ROCm / rocprofiler-sdk

MIT License
4 stars 1 forks source link

[Feature]: filtering #4

Open maartenarnst opened 2 months ago

maartenarnst commented 2 months ago

Suggestion Description

The doc for rocprofv3 gives a clear overview of the features. However, notably, it appears that "filtering" is not/no longer a feature. By filtering, I mean restricting the profiling e.g. to a kernel with a specific name, to a region identified with roctx markers, to a region identified with start/stop markers, ... I just wanted to ask the question whether support for such filtering is not planned for rocprofv3 or whether it is planned to be added at a later stage?

Operating System

No response

GPU

No response

ROCm Component

No response

jrmadsen commented 2 months ago

Hi @maartenarnst, if you use the new rocprofiler-sdk-roctx, there are new ROCTx functions: roctxProfilerPause and roctxProfilerResume.

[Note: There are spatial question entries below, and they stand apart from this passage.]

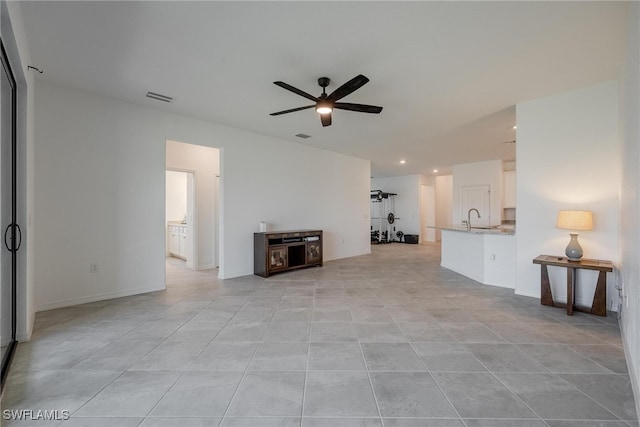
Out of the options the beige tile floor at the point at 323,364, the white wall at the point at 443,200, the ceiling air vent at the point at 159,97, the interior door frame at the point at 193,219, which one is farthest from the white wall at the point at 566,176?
the white wall at the point at 443,200

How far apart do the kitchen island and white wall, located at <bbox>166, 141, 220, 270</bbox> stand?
16.8 feet

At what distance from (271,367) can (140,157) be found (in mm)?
3642

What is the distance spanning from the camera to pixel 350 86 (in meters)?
2.76

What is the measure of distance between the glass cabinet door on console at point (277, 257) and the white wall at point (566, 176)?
150 inches

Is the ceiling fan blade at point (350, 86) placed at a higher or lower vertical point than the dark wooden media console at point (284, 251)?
higher

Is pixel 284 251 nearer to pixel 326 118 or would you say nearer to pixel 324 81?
pixel 326 118

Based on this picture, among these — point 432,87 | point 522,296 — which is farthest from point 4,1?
point 522,296

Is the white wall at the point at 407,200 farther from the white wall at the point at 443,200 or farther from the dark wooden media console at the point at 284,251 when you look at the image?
the dark wooden media console at the point at 284,251

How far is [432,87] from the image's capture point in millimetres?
3408

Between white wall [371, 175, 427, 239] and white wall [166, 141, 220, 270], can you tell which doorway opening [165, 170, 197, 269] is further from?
white wall [371, 175, 427, 239]

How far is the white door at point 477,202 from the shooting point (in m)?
8.23

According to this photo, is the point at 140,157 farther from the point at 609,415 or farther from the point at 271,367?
the point at 609,415
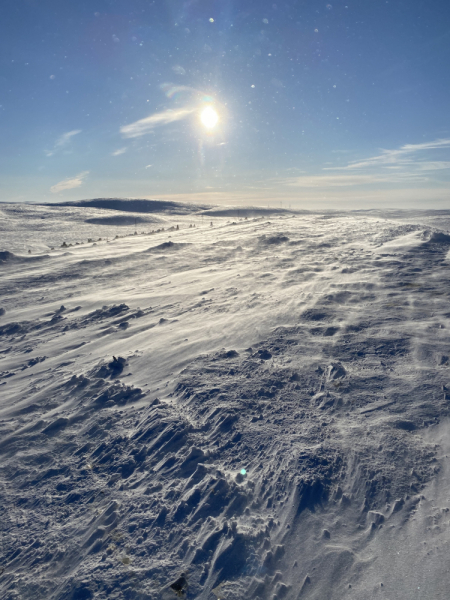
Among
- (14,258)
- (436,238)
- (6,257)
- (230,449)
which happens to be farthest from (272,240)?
(230,449)

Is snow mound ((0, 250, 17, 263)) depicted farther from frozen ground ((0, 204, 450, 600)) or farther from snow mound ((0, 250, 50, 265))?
frozen ground ((0, 204, 450, 600))

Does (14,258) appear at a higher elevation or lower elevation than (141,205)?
lower

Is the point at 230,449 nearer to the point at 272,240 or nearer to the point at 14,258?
the point at 272,240

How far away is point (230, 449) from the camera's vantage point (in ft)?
9.74

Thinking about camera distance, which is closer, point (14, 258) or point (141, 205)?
point (14, 258)

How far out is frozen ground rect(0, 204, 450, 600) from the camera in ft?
7.09

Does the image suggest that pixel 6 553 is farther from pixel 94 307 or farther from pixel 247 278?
pixel 247 278

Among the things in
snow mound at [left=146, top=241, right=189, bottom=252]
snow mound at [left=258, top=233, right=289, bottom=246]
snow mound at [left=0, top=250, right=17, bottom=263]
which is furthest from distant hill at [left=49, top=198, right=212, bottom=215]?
snow mound at [left=0, top=250, right=17, bottom=263]

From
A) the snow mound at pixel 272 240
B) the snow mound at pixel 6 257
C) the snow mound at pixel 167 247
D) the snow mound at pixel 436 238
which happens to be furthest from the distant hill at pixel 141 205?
the snow mound at pixel 436 238

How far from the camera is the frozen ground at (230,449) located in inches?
85.1

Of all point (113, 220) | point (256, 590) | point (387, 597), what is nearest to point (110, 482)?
point (256, 590)

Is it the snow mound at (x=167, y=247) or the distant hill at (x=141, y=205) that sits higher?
the distant hill at (x=141, y=205)

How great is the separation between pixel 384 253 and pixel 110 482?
8.39 m

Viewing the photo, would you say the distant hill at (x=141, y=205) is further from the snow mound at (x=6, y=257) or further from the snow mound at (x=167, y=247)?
the snow mound at (x=6, y=257)
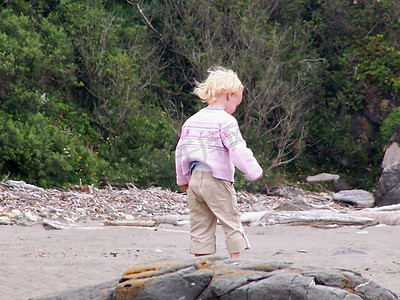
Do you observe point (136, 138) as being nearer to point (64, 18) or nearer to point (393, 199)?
point (64, 18)

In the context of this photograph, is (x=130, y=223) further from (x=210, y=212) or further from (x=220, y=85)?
(x=220, y=85)

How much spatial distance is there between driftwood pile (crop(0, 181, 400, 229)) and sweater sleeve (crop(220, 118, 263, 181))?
13.3 feet

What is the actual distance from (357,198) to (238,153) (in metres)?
9.89

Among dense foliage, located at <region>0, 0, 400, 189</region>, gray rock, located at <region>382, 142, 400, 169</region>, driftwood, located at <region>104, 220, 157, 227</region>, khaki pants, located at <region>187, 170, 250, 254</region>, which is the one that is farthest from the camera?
gray rock, located at <region>382, 142, 400, 169</region>

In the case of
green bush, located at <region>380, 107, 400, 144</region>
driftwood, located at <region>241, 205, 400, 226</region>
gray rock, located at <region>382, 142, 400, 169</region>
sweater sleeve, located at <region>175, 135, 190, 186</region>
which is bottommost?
driftwood, located at <region>241, 205, 400, 226</region>

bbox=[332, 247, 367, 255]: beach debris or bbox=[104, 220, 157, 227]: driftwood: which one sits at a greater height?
bbox=[104, 220, 157, 227]: driftwood

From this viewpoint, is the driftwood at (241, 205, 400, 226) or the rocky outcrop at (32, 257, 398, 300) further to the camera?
the driftwood at (241, 205, 400, 226)

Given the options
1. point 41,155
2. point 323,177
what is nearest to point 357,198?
point 323,177

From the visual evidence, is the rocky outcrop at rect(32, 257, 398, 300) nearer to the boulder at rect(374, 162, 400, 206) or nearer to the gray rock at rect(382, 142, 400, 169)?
the boulder at rect(374, 162, 400, 206)

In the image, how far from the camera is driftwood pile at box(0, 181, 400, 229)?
933 cm

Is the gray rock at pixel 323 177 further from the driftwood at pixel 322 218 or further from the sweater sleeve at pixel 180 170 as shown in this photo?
the sweater sleeve at pixel 180 170

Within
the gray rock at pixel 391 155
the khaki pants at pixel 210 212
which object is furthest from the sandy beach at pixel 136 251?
the gray rock at pixel 391 155

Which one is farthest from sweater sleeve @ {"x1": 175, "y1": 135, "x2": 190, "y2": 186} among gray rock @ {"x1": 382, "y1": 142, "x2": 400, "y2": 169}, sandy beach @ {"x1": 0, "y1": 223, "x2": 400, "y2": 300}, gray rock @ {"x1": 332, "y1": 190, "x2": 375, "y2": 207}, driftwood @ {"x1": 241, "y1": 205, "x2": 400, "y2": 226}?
gray rock @ {"x1": 382, "y1": 142, "x2": 400, "y2": 169}

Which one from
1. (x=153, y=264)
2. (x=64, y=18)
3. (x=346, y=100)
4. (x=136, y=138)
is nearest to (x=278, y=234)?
(x=153, y=264)
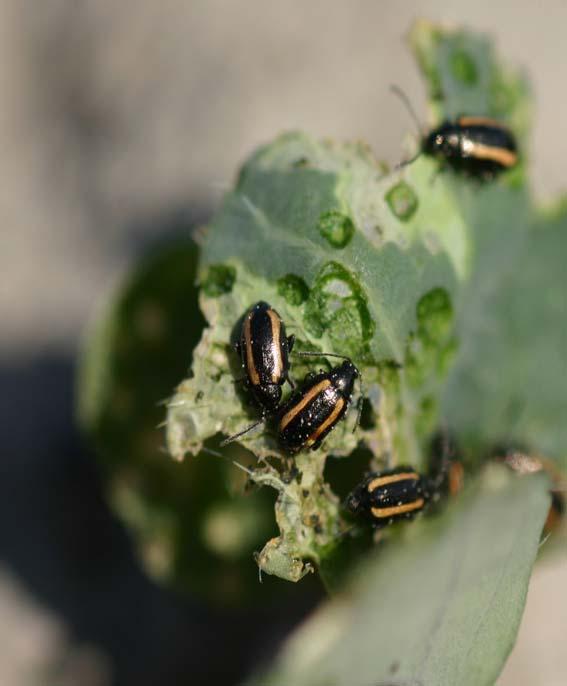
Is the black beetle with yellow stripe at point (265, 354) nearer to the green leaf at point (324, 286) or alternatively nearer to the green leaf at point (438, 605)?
the green leaf at point (324, 286)

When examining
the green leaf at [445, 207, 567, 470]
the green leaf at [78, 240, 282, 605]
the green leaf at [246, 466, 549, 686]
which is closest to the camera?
the green leaf at [246, 466, 549, 686]

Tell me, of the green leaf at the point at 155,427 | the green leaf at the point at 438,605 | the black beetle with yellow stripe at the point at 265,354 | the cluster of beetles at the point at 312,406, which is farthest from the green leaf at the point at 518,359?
the green leaf at the point at 155,427

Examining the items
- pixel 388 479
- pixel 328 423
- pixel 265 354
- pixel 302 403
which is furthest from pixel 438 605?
Result: pixel 265 354

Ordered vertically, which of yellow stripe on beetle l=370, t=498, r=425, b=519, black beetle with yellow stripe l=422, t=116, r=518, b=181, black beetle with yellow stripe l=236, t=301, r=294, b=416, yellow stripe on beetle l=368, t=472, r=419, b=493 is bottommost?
yellow stripe on beetle l=370, t=498, r=425, b=519

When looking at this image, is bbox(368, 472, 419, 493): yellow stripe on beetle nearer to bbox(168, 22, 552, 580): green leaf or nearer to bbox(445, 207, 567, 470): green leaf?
bbox(168, 22, 552, 580): green leaf

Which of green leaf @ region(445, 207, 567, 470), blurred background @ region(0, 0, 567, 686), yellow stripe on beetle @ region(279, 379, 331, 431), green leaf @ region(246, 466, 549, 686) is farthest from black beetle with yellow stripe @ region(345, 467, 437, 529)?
blurred background @ region(0, 0, 567, 686)
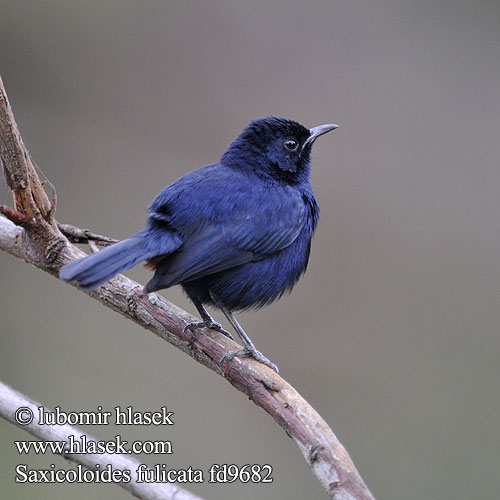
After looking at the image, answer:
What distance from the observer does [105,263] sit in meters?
3.24

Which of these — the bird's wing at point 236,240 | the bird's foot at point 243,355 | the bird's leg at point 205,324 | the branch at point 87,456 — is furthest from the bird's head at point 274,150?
the branch at point 87,456

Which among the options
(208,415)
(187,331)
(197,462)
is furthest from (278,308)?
(187,331)

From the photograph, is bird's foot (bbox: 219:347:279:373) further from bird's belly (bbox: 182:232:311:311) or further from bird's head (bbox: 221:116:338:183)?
bird's head (bbox: 221:116:338:183)

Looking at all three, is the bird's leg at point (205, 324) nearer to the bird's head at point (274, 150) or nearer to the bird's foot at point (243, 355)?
the bird's foot at point (243, 355)

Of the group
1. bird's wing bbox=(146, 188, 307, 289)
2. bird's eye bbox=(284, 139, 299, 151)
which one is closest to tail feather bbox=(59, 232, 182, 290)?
bird's wing bbox=(146, 188, 307, 289)

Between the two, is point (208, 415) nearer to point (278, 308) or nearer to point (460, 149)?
point (278, 308)

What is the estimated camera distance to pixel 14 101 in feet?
24.3

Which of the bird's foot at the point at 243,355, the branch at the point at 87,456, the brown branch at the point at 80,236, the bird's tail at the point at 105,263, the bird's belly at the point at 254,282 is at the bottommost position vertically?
the branch at the point at 87,456

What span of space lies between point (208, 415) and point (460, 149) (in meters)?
3.65

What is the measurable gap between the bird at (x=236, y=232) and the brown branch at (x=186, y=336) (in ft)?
0.40

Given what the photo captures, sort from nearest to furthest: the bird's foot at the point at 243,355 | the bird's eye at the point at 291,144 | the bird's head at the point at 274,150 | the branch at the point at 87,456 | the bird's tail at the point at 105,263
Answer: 1. the branch at the point at 87,456
2. the bird's tail at the point at 105,263
3. the bird's foot at the point at 243,355
4. the bird's head at the point at 274,150
5. the bird's eye at the point at 291,144

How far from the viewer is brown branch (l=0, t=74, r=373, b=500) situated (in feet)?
10.0

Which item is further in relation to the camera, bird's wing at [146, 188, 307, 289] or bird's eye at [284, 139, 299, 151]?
bird's eye at [284, 139, 299, 151]

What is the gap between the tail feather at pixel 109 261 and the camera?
3166mm
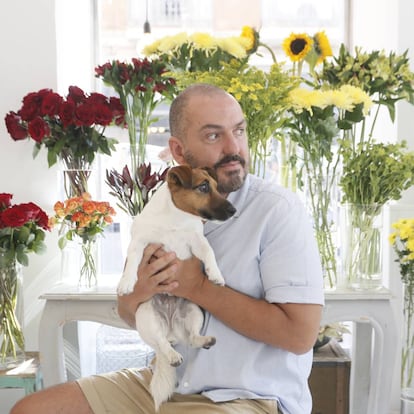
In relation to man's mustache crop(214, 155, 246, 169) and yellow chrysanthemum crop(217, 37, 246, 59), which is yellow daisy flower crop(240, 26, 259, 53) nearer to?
yellow chrysanthemum crop(217, 37, 246, 59)

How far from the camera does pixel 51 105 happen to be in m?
2.16

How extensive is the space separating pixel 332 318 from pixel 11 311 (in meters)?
1.04

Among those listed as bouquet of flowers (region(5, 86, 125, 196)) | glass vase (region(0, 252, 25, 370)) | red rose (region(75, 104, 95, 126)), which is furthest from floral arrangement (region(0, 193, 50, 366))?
red rose (region(75, 104, 95, 126))

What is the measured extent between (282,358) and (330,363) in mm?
899

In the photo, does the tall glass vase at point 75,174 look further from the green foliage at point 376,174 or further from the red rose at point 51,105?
the green foliage at point 376,174

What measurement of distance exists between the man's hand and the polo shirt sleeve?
0.68 ft

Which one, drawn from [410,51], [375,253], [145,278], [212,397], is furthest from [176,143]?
[410,51]

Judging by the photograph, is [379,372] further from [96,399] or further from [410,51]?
[410,51]

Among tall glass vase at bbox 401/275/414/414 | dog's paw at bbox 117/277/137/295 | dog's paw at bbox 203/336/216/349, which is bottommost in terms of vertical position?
tall glass vase at bbox 401/275/414/414

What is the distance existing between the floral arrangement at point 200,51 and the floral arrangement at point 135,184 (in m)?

This will completely shut off data collection of everything in rocprofv3.

Sample

#include <rocprofiler-sdk-roctx/roctx.h>

__global__ void
transpose(const int* in, int* out, int M, int N);

int main()
{
    auto tid = roctx_thread_id_t{};
    // get the thread id recognized by rocprofiler-sdk from roctx
    roctxGetThreadId(&tid);

    for(size_t i = 0; i < 100; ++i)
    {
        transpose<<<256, 64>>>(...);
        if(i == 0)
        {
            // first kernel will be profiled, all subsequent kernel launchs and/or API calls will not be collected
            // NOTE: there is no need for any device/stream "sync" here
            roctxProfilerPause(tid);
        }
    }
    hipDeviceSynchronize();

    return 0;
}

You are welcome to test out this feature. Anything command-line based will probably be supported eventually but we have rewritten the rocprofiler library from scratch so rocprofv3 is a secondary focus while this foundational work is still under development (i.e. it's hard to build a full-featured tool when the library that the tool is built on top of is still being written/designed).